Friday, January 27, 2017
Changing Treatment Options in Delirium - No More Antipsychotics?
Introductory Comments
This is a post to share my thoughts about the randomized, controlled trial of haloperidol, risperidone, or placebo for delirium in 'palliative care' patients, published recently in JAMA Internal Medicine.
Big hat tip to my fellows - Drs Amanda Hinrichs, Elena Wahmhoff, and Alison Feldman, whose discussion of the paper at a recent fellows' rounds helped me think through the study, as well as the AAHPM Connect communities bulletin board's discussions (BTW, have really appreciated these bulletin boards the last couple years and am grateful to AAHPM for pulling it off so well!). Geripal, as per usual, has a great post about the paper too.
The study has been discussed a lot the last couple weeks, and with some alarm (let's face it, us HPM folks tend to use antipsychotics a lot, and tend to have a positive view of them - 'see' the good they can do in many of our patients). Its headline findings are that haloperidol and risperidone (H/R from now on) worsened delirium in 'palliative care patients,' and were associated with higher mortality, compared to placebo.
First I'll review the paper, and share my thoughts about it. As always, more questions than answers. Warning, this will be very journal clubby (meaning it's going to as much be about interpreting research in general as it is about the paper itself). But then it veers into dangerous speculation, so it has that going for it.
The TL;DR is that I think this is a really well-done investigation, despite some gripes I have with how it's presented. I think the headline findings that low-dose H/R worsens delirium is valid. The mortality findings are also concerning, but don't prove causality, although one notes these data join multiple other studies showing an association between antipsychotics and death in delirium. And I don't know what we should do, apart from stopping using H/R in the manner they are used it in this trial.
Summary of the Paper
This was a multi-site (all Australian), double-blind (most importantly, the people doing the delirium assessments and clinicians caring for the patients were blinded to allocation, as were most others), randomized, intention-to-treat, placebo-controlled trial of dose-titrated haloperidol, risperidone, or placebo for the symptoms of delirium. All patients had 'advanced, progressive disease that was no longer curable who required inpatient care by a specialist palliative care team,' and had delirium diagnosed and measured by various scales. Patients with a clinician-anticipated survival of 7 days or fewer were excluded. The NuDESC scale was used in the primary outcome - it's a nursing delirium assessment tool (link to a pdf of it here). The study was registered, including all the secondary outcomes they reported.

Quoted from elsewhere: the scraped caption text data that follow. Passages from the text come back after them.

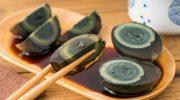 Столетние яйца – китайский деликатес, не вызывающий аппетит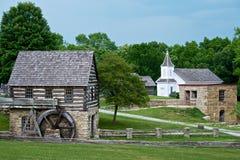Musée vivant d'histoire de crique de banc de ville de moulin à eau image libre de droits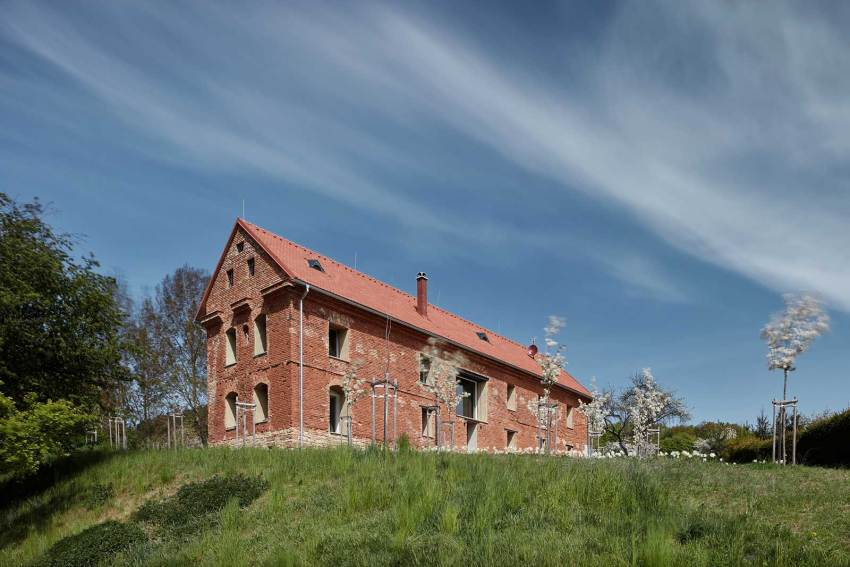 Front side View - House Inside a Ruin in Czech Republic / ORA Architects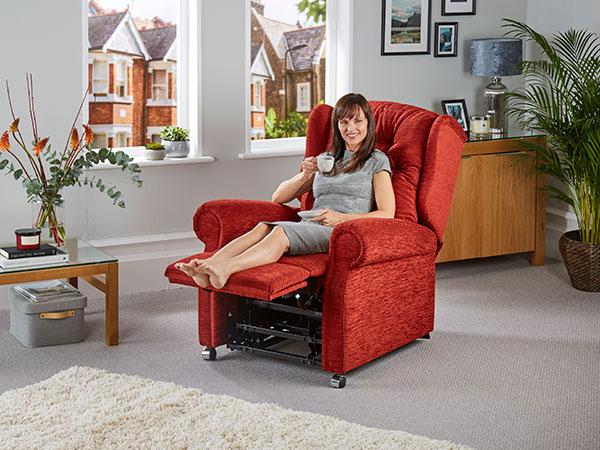 hanbury riser recliner chair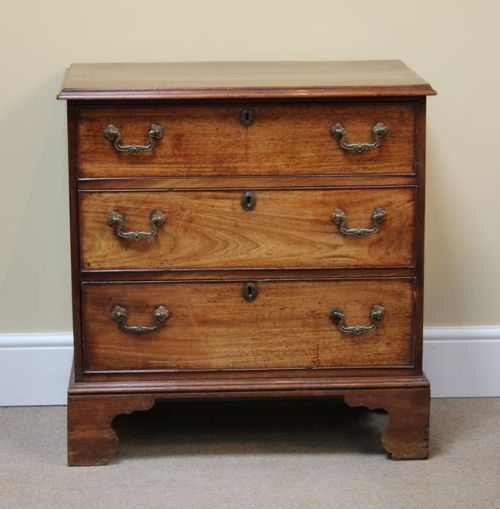a lovely small georgian chest of drawers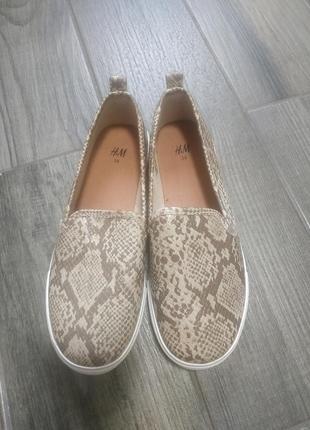 🌟🌟🌟лофери,туфлі h&m, устілка 22,5 см🌟🌟🌟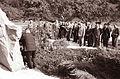 Vlak bratstva in enotnosti - gostje iz Srbije polagajo venec pri spomeniku v Frankolovem 1962 (2).jpg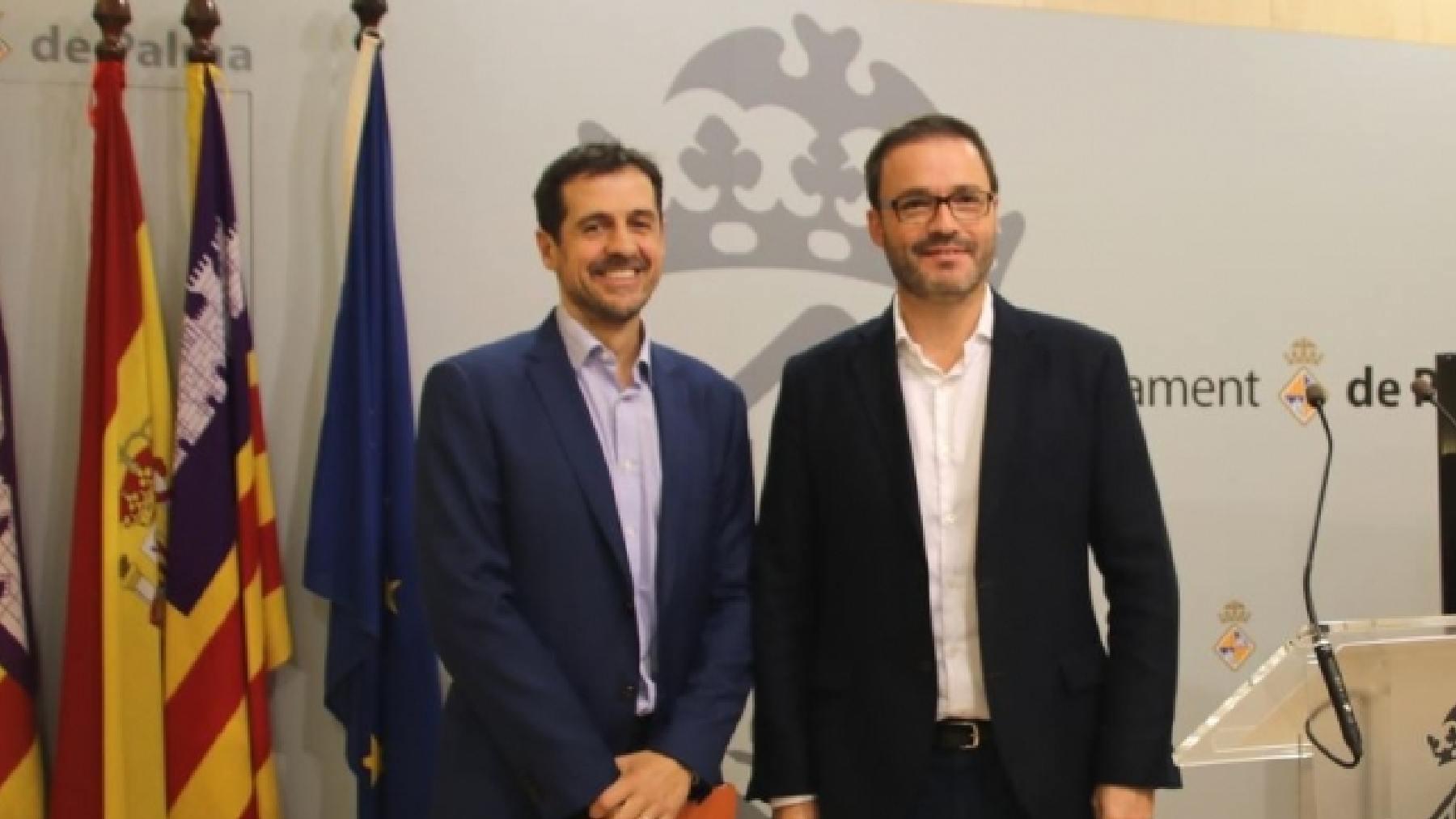 El concejal de Hacienda, Adrián García, y el alcalde de Palma, José Hila.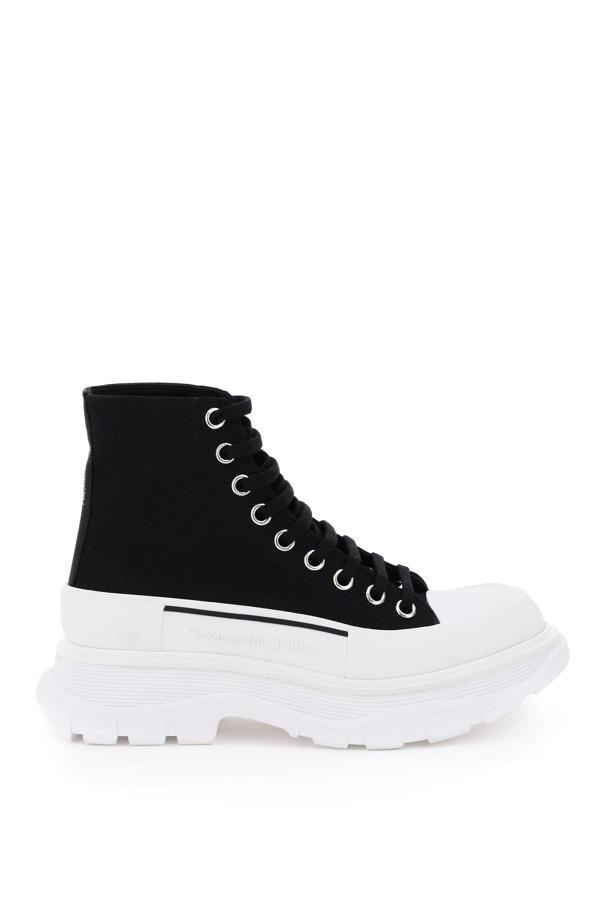 Alexander Mcqueen Tread Sleek Boots In Black,white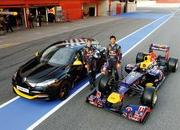 2012 Renault Megane RS Red Bull Racing Edition - image 464829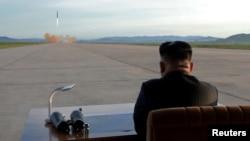 Lideri veri-korean, Kim Jong Un duke shikuar testimet e raketave, foto nga arkivi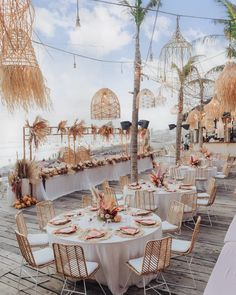 Dream sunset reception for our couple Tim&Mindy = Tindy🧡 Planning, styling and florals @wonderland_bali 📸 @terralogical Furniture @balieventhire Lights @alpatrabali Tableware @thehosttable and @se.meja Stationary @mypeonydesigns Venue @labrisabali _______________________________________ #thebaliweddingguide #destinationwedding #balidestination #islandwedding #thebalibride #hellomay #weddingdream #baliwedding #baliweddingplanner #balibeyond #weddingday #bridalbouquet #baliweddingstylist… Bali Wedding, Santorini Wedding, Destination Wedding, Wedding Ceremony, Phuket Wedding, Wedding Receptions, Reception Ideas, Our Wedding, My Wedding Planner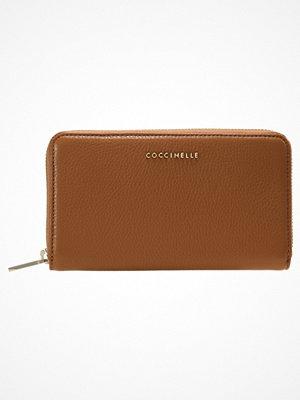 Plånböcker - Coccinelle Plånbok tan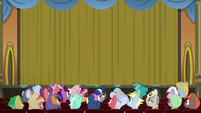 Curtains close on the magic show S8E5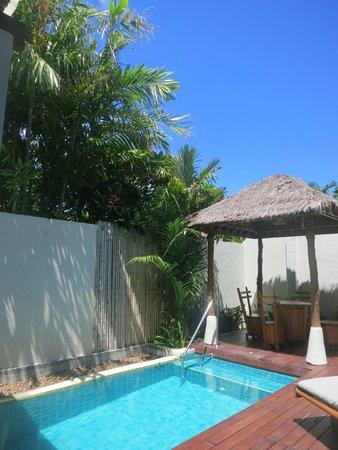 Metadee Resort and Villas : お部屋のプールでマンゴスチンを食べながらゆったり。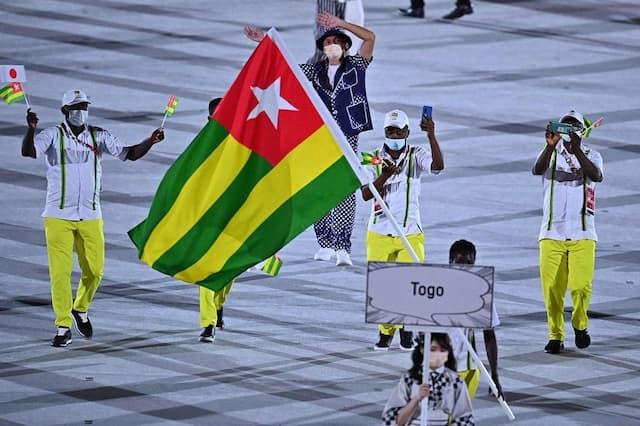 La délégation du Togo se joint à la cérémonie d'ouverture.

Patients received low doses of the drugs, 0.5 mg of the active drug (or matching placebo) x1, then q12h prn. Doses could be increased by 0.25 mg on day 1 and 0.5 mg thereafter to a maxium of 4 mg daily. Patients over 65 years had half those doses. Subcutaneous midazolam, 2.5 mg q2h prn, was available as rescue, and use of rescue midazolam was an important secondary outcome (I believe there's no injectable lorazepam in much of the world outside of the US, and you often see midazolam used in situations where most in the US would use lorazepam). (I know you all hate lorezapam, and would never use it for delirium, but you know what I mean.)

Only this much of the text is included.